- Directed by: Edward LeSaint
- Written by: Pierre Gendron; Mary Alice Scully;
- Based on: The Man with the Brooding Eyes by John Goodwin (pen name of Sidney Floyd Gowing)
- Starring: Lionel Barrymore; Ruth Clifford; Robert Ellis;
- Production company: Banner Productions
- Distributed by: Henry Ginsberg Distributing Company
- Release date: March 15, 1926;
- Running time: 60 min.
- Country: United States
- Language: Silent (English intertitles)

= Brooding Eyes =

1926 film

Brooding Eyes is a 1926 American silent crime film directed by Edward LeSaint and starring Lionel Barrymore, Ruth Clifford, and Robert Ellis.

==Plot==
As described in a film magazine review, Slim Jim Carey, a titled nobleman who is also the leader of a band of crooks, is reported dead and leaves proof of his daughter’s claim to the estate with his henchmen. Not trusting them, he spies on them from behind his own portrait. With the aid of the man who loves his daughter, he frustrates their plots to get the money in the estate, and is caught by the police just as he is shot.
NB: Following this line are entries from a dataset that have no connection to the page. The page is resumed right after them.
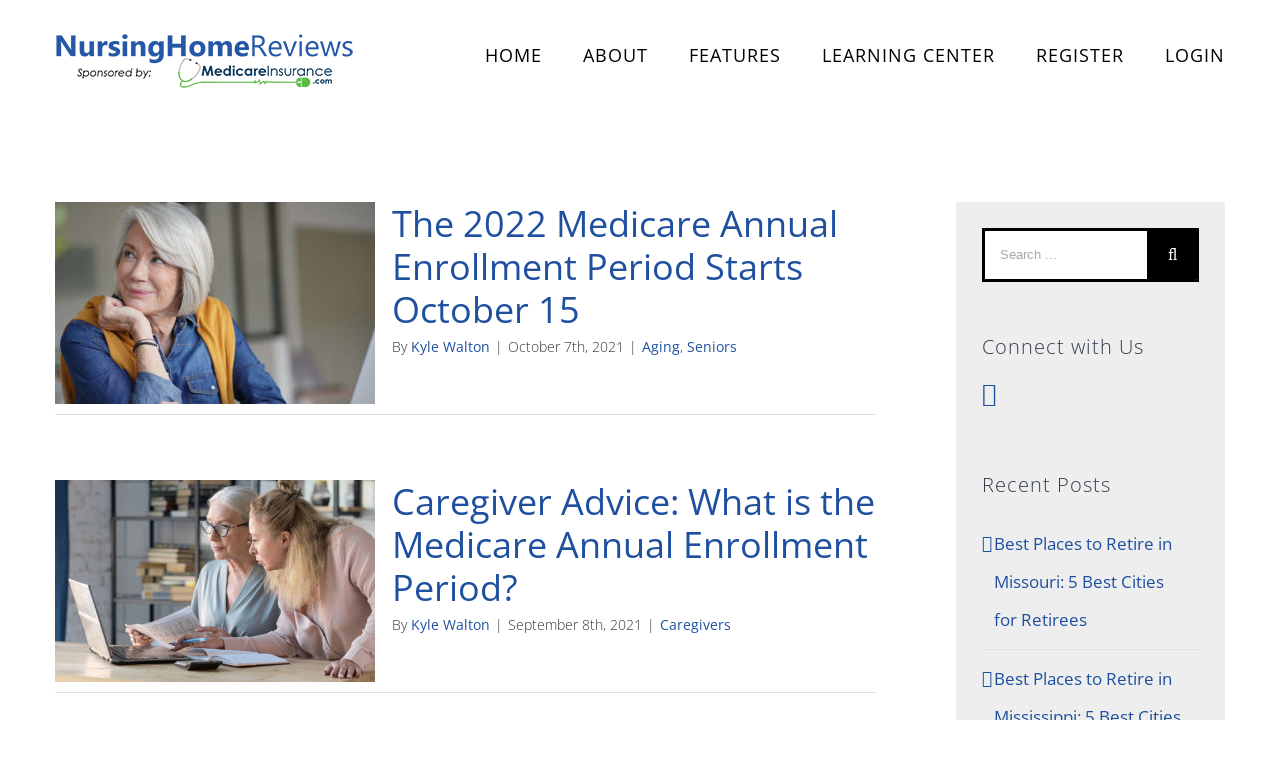

--- FILE ---
content_type: text/css
request_url: https://www.nursinghomereviews.com/wp-content/themes/nursinghomereviews/style.css?ver=5.5.17
body_size: 189
content:
/*
Theme Name: Avada Child
Description: Child theme for Avada theme
Author: ThemeFusion
Author URI: https://theme-fusion.com
Template: Avada
Version: 1.0.0
Text Domain:  Avada
*/

.fusion-date-and-formats {display:none !important;}

/*.right-menu ul li {
    padding-left: 20px !important;
    text-align: center;
}
.navbar-dark .navbar-nav .nav-link {
    color: #000;
}*/
.dropdown-toggle::after {
    display: inline-block;
    margin-left: .255em;
    vertical-align: .255em;
    content: "";
    border-top: .3em solid;
    border-right: .3em solid transparent;
    border-bottom: 0;
    border-left: .3em solid transparent;
}

.nav-item.dropdown.fusion-last-menu-item ul.sub-menu{
	top: 90px;
	left: -30px;
	min-width: 10rem;
    padding: .5rem 0;
    margin: .125rem 0 0;
    font-size: 1rem;
    color: #212529;
    text-align: left;
    list-style: none;
	width: auto;
    background-color: #fff;
    background-clip: padding-box;
    border: 1px solid rgba(0,0,0,.15);
    border-radius: .25rem;
}

.nav-item.dropdown.fusion-last-menu-item ul.sub-menu li {
    padding-left: 20px !important;
    text-align: center;
}
.nav-item.dropdown.fusion-last-menu-item ul.sub-menu li a {
	font-size: 18px;
    line-height: 22px;
    color: #000;
    /* text-align: right !important; */
    font-weight: 500;
    text-transform: uppercase;
    padding: 12px 10px !important;
    color: #000;
}
.nav-item.dropdown.fusion-last-menu-item ul.sub-menu li a:hover {
    color: #1f509f !important;
	background-color: #fff;
}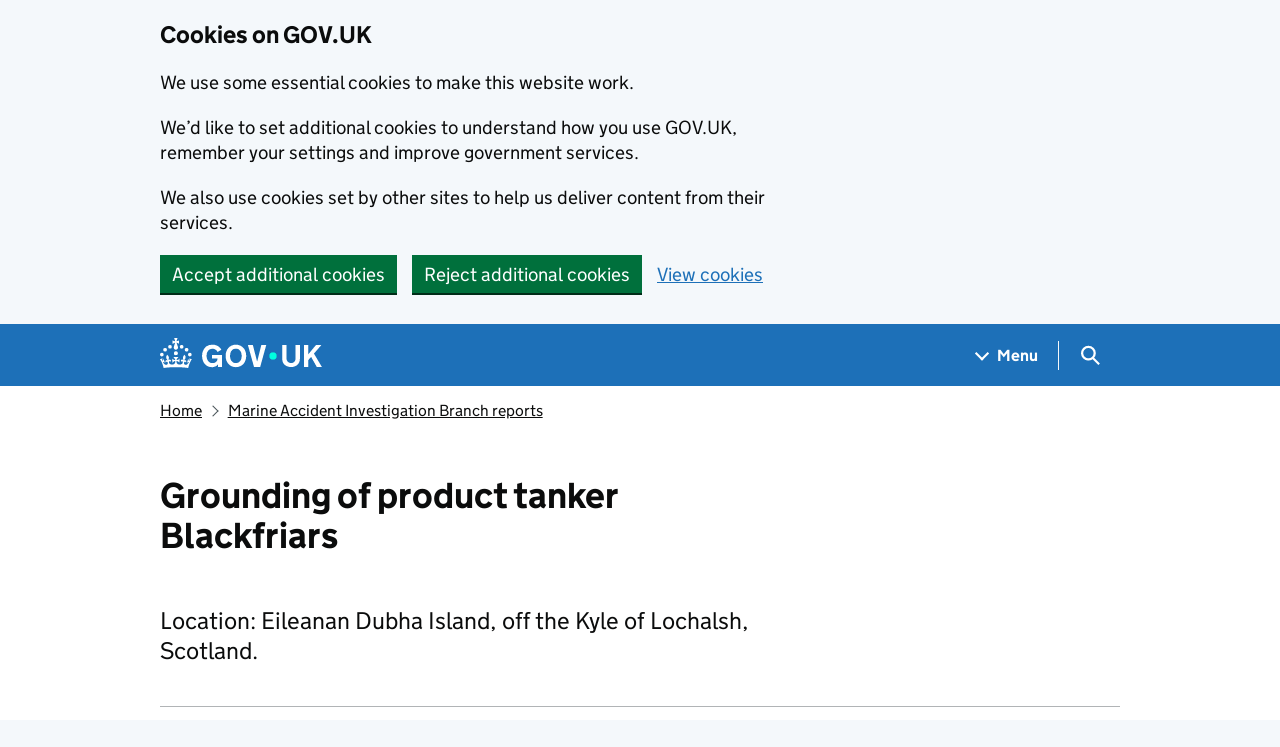

--- FILE ---
content_type: text/css
request_url: https://www.gov.uk/assets/frontend/views/_specialist-document-587a34394a2eb9f0ffcabc46295d4a0408278cdf8b80dcc2af2a8c68a22ce811.css
body_size: -404
content:
.specialist-document .protected-food-drink-name-logo{float:right;width:150px;padding-left:2em;padding-bottom:2em}
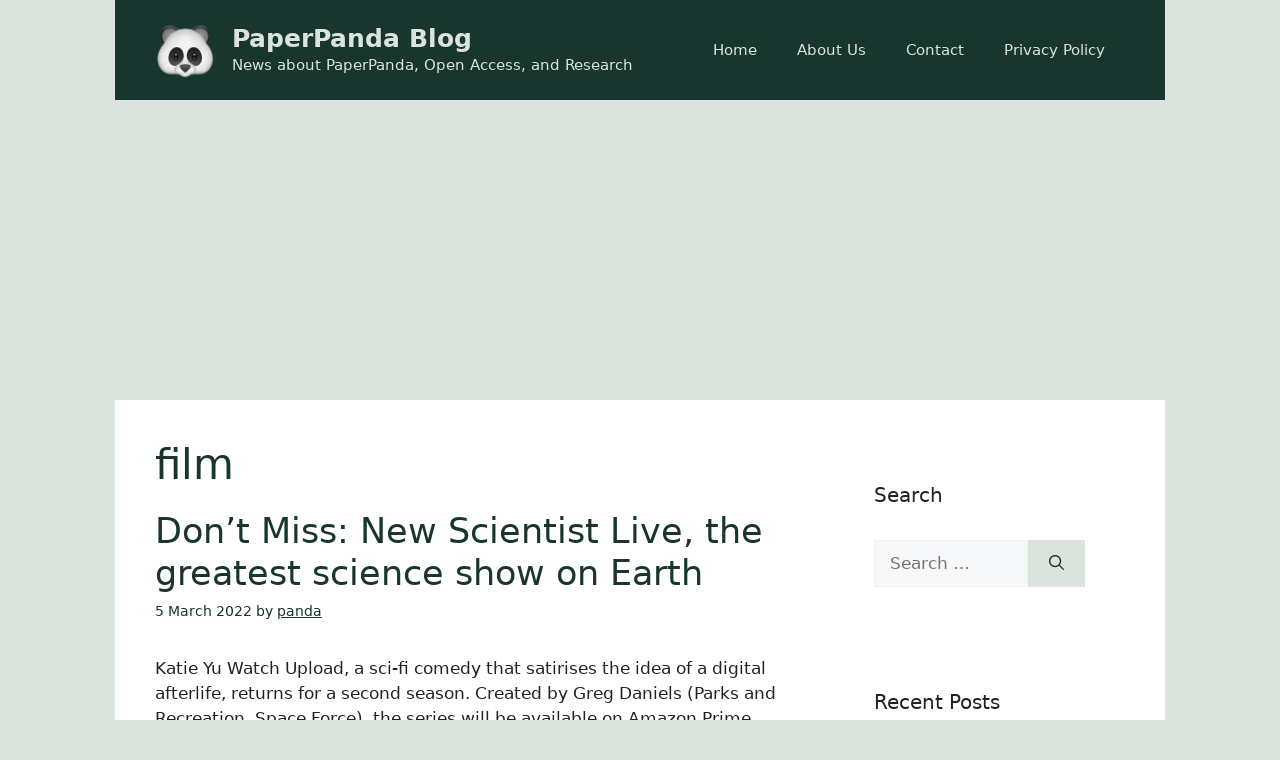

--- FILE ---
content_type: text/html; charset=utf-8
request_url: https://www.google.com/recaptcha/api2/aframe
body_size: 268
content:
<!DOCTYPE HTML><html><head><meta http-equiv="content-type" content="text/html; charset=UTF-8"></head><body><script nonce="5NXl5WtiJuMQDNHnWoxi9Q">/** Anti-fraud and anti-abuse applications only. See google.com/recaptcha */ try{var clients={'sodar':'https://pagead2.googlesyndication.com/pagead/sodar?'};window.addEventListener("message",function(a){try{if(a.source===window.parent){var b=JSON.parse(a.data);var c=clients[b['id']];if(c){var d=document.createElement('img');d.src=c+b['params']+'&rc='+(localStorage.getItem("rc::a")?sessionStorage.getItem("rc::b"):"");window.document.body.appendChild(d);sessionStorage.setItem("rc::e",parseInt(sessionStorage.getItem("rc::e")||0)+1);localStorage.setItem("rc::h",'1768401465560');}}}catch(b){}});window.parent.postMessage("_grecaptcha_ready", "*");}catch(b){}</script></body></html>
Dying, he reveals his identity to the young man, but not to his daughter.

==Cast==
- Lionel Barrymore as Slim Jim Carey
- Ruth Clifford as Joan Ayre
- Robert Ellis as Phillip Mott
- Montagu Love as Pat Callaghan
- William V. Mong as Slaney
- Lucien Littlefield as Bell
- John Miljan as Drummond
- Dot Farley as Marie De Costa
- Alma Bennett as Agnes De Costa

==Bibliography==
- Munden, Kenneth White. The American Film Institute Catalog of Motion Pictures Produced in the United States, Part 1. University of California Press, 1997.